*** DATA FOR THIS TASK ***

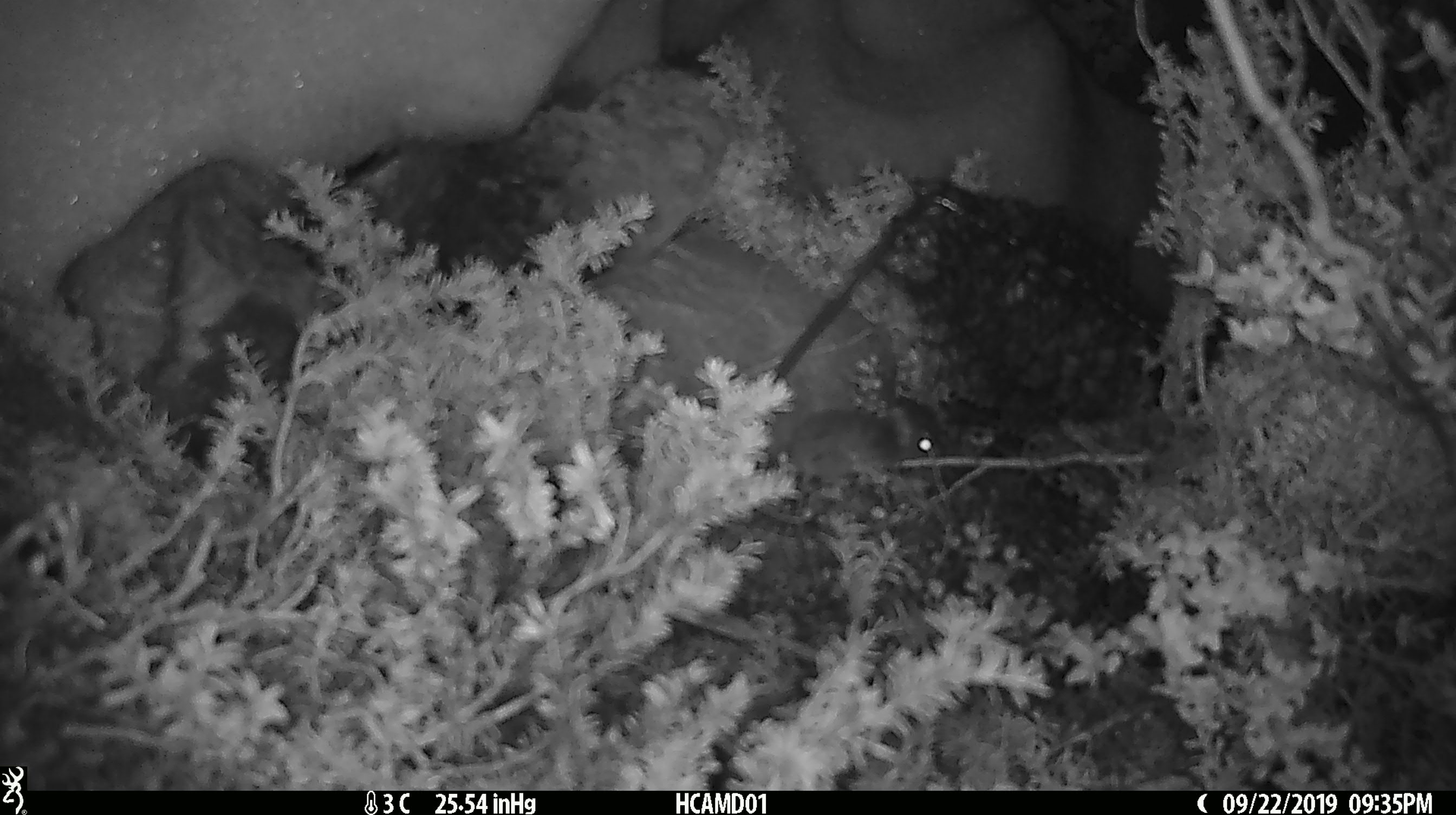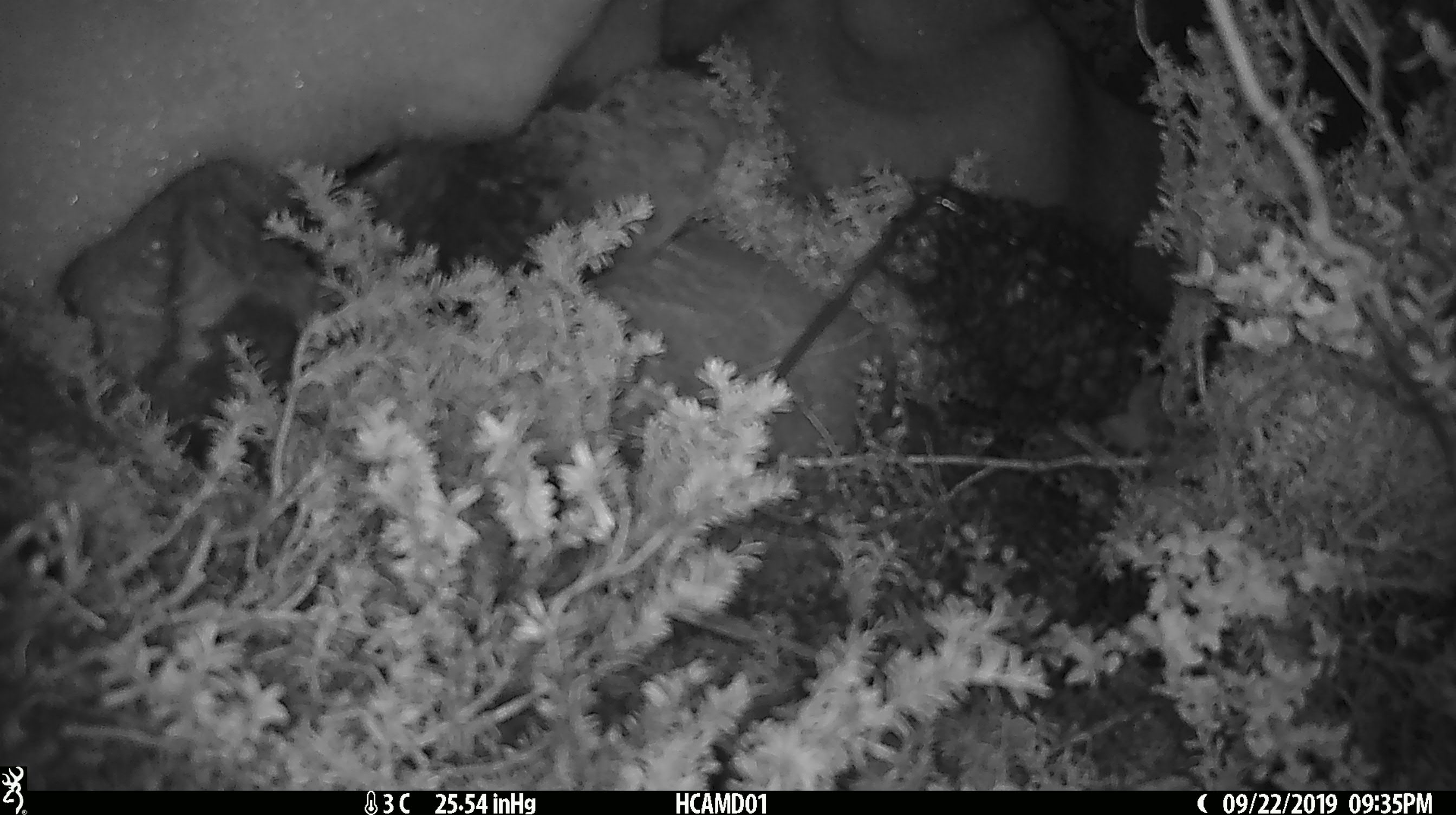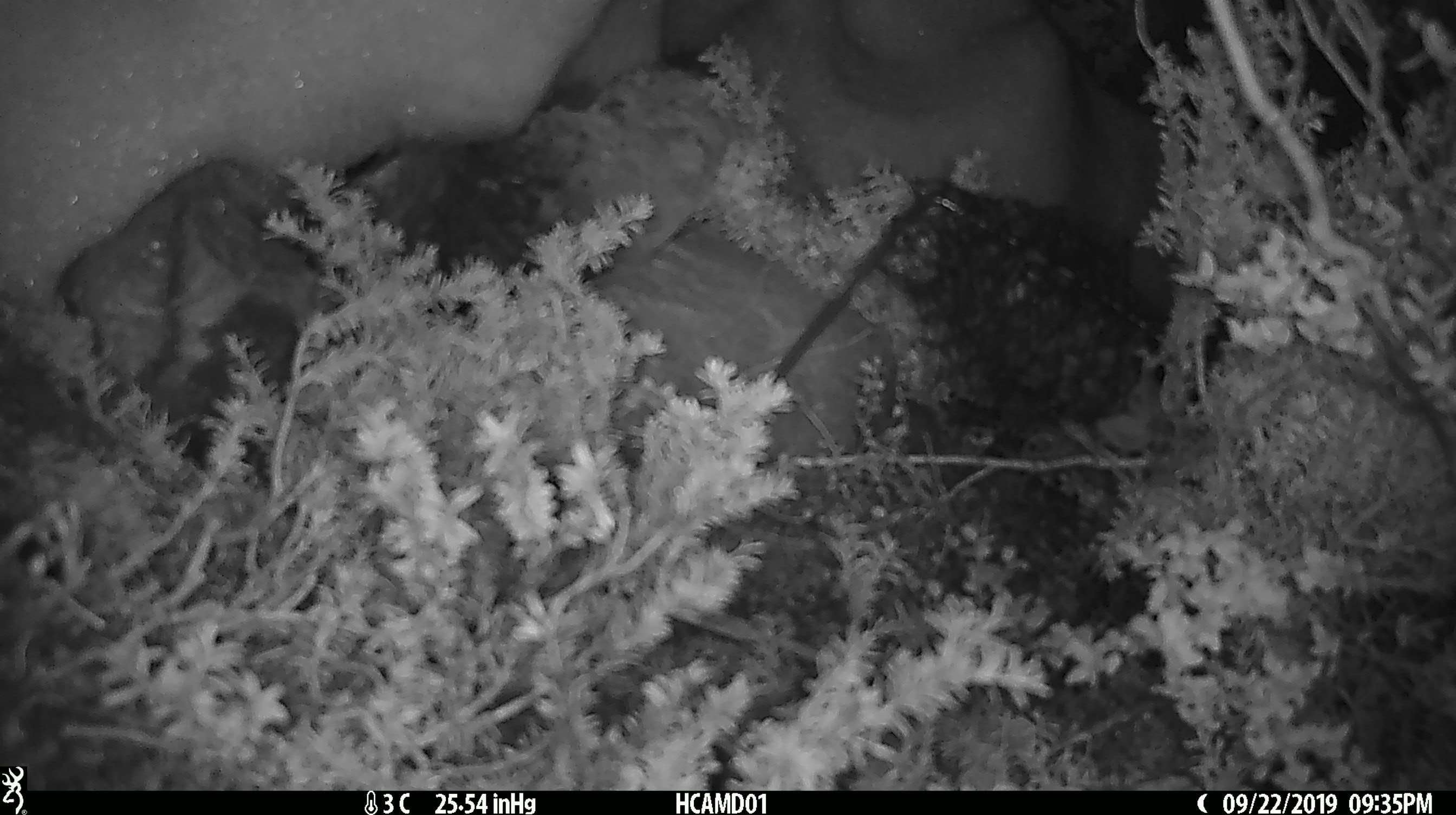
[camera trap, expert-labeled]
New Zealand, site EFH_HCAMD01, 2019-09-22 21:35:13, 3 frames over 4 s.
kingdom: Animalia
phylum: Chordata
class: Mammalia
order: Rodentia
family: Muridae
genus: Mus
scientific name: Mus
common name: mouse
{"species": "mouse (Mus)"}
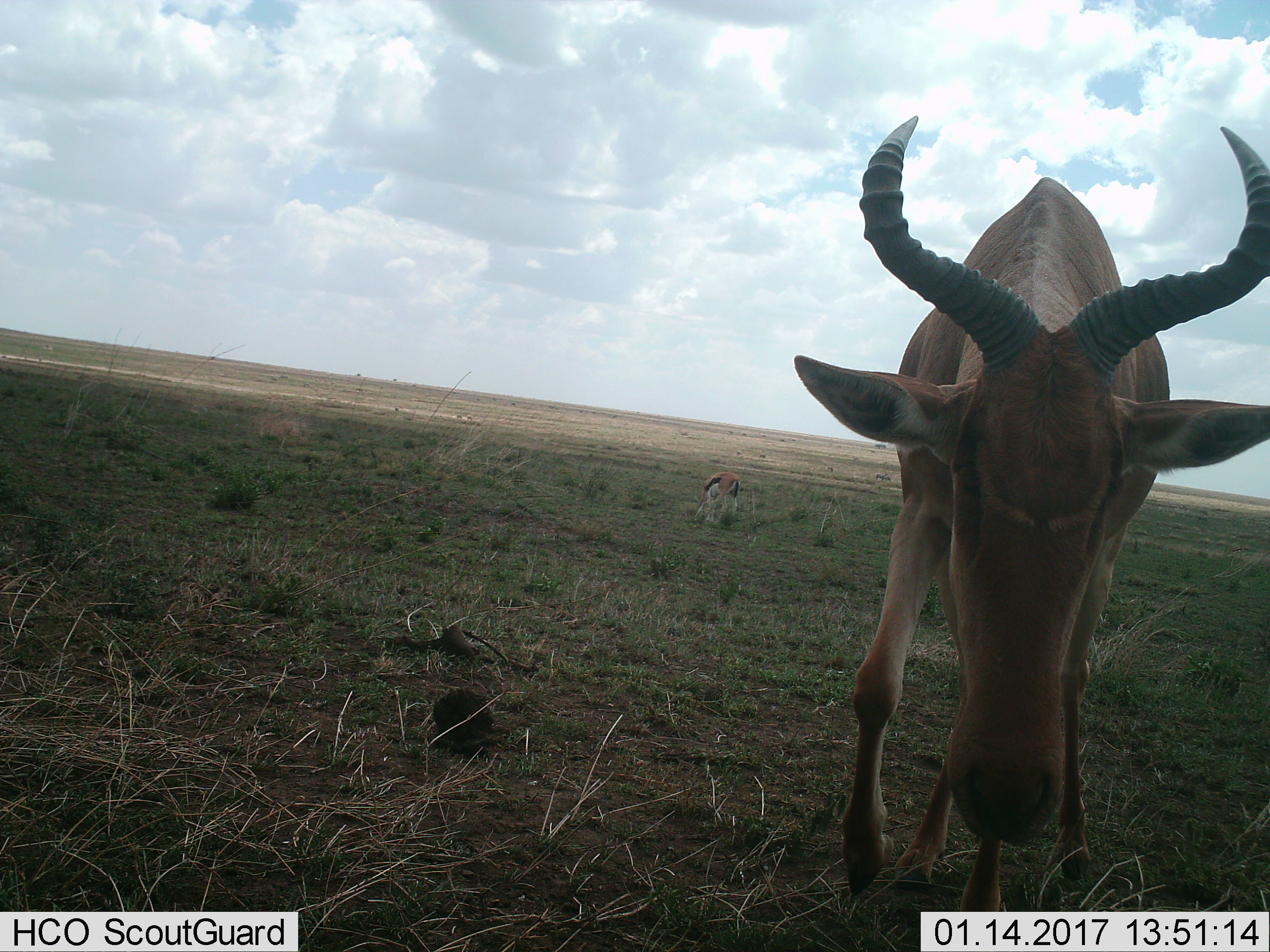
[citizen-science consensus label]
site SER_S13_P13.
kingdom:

*** End of DATA FOR THIS TASK ***
*** DATA FOR THIS TASK ***

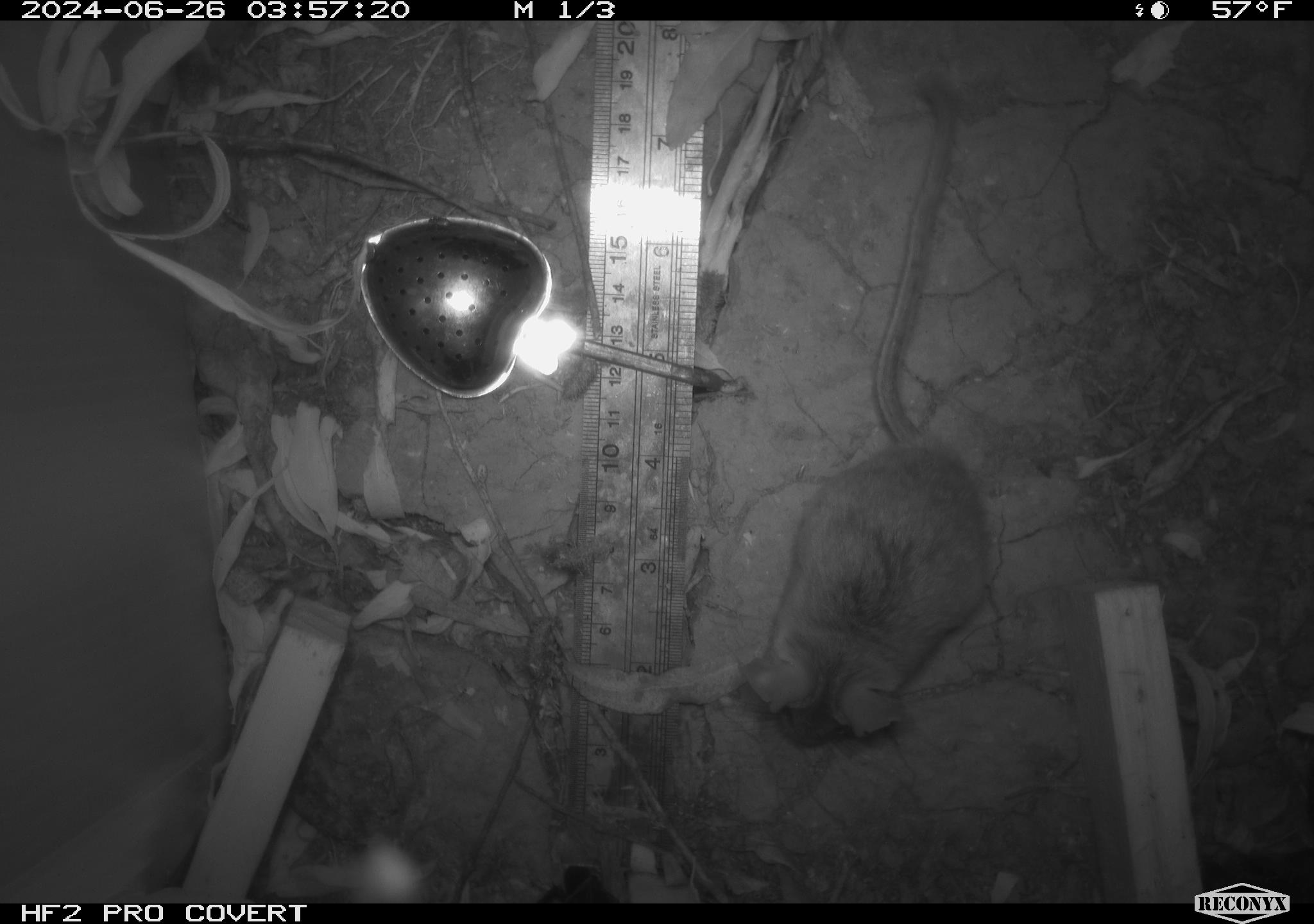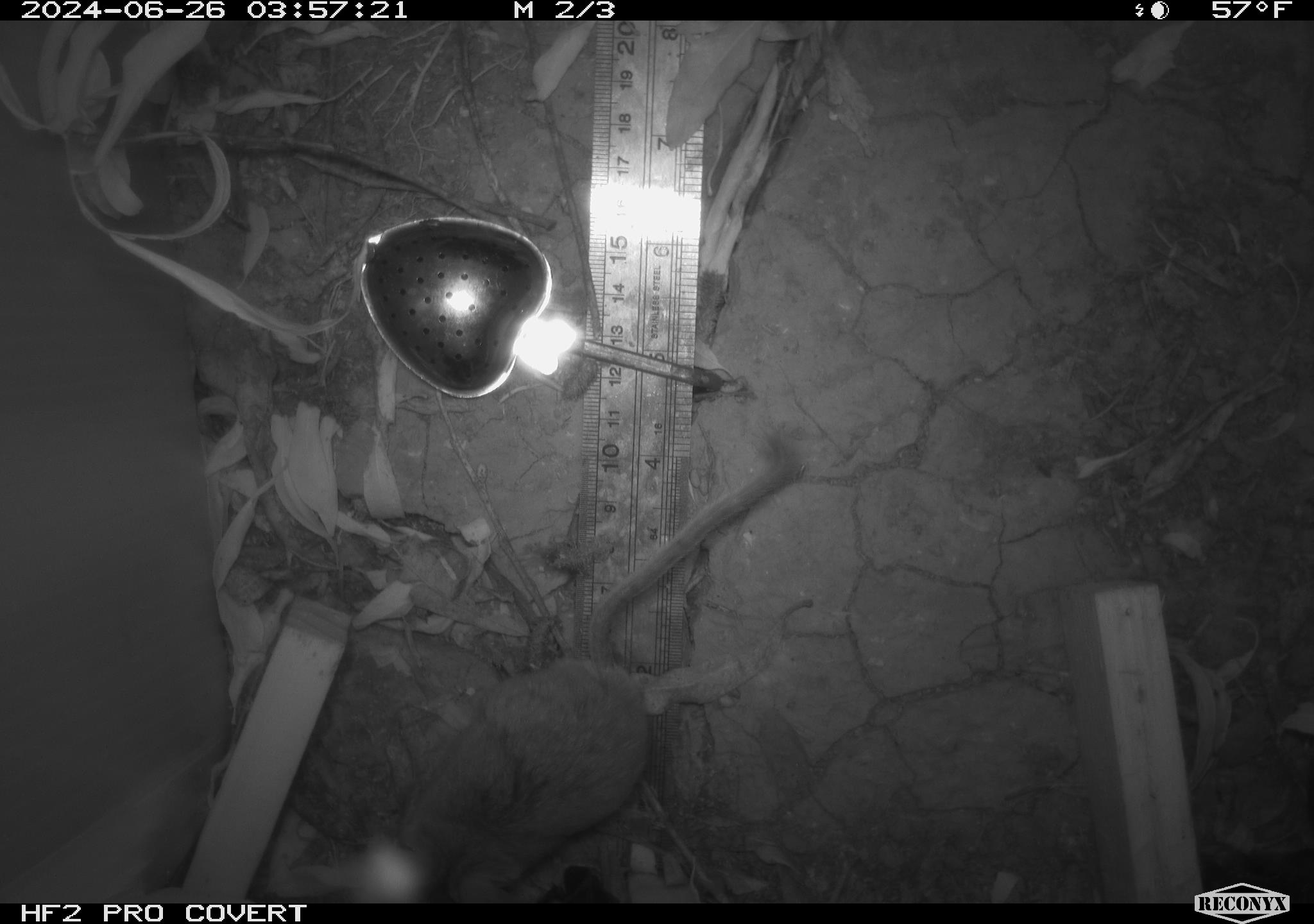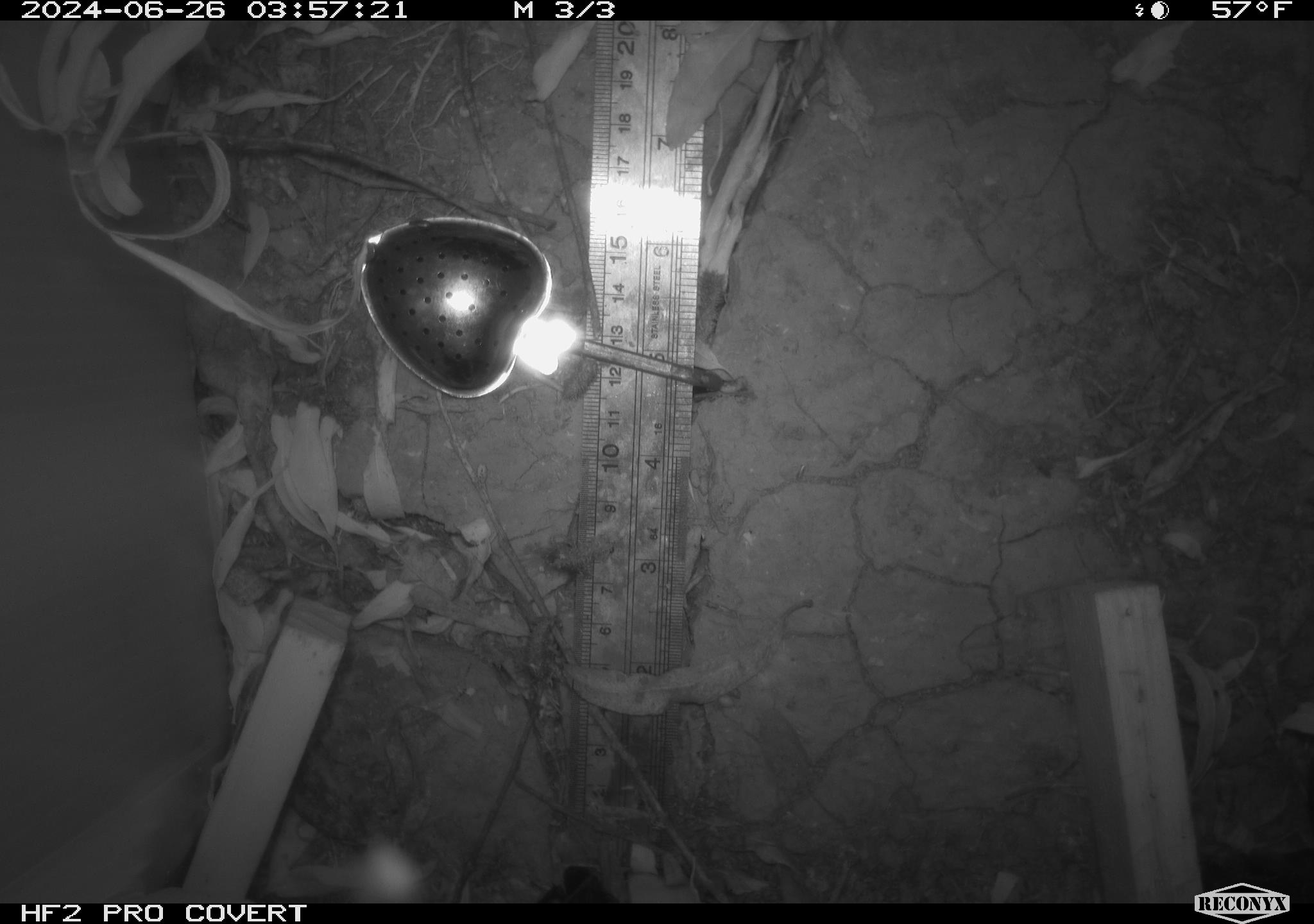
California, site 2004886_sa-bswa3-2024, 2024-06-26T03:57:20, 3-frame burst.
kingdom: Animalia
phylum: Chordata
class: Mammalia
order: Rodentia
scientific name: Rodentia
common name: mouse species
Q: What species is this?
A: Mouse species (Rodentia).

*** End of DATA FOR THIS TASK ***

__EXERCISE GOAL__. What lines in the listing include the string "site"? Copy them out.

__TASK RESPONSE__.
New Zealand, site EFH_HCAMD01, 2019-09-22 21:35:13, 3 frames over 4 s.
site SER_S13_P13.
California, site 2004886_sa-bswa3-2024, 2024-06-26T03:57:20, 3-frame burst.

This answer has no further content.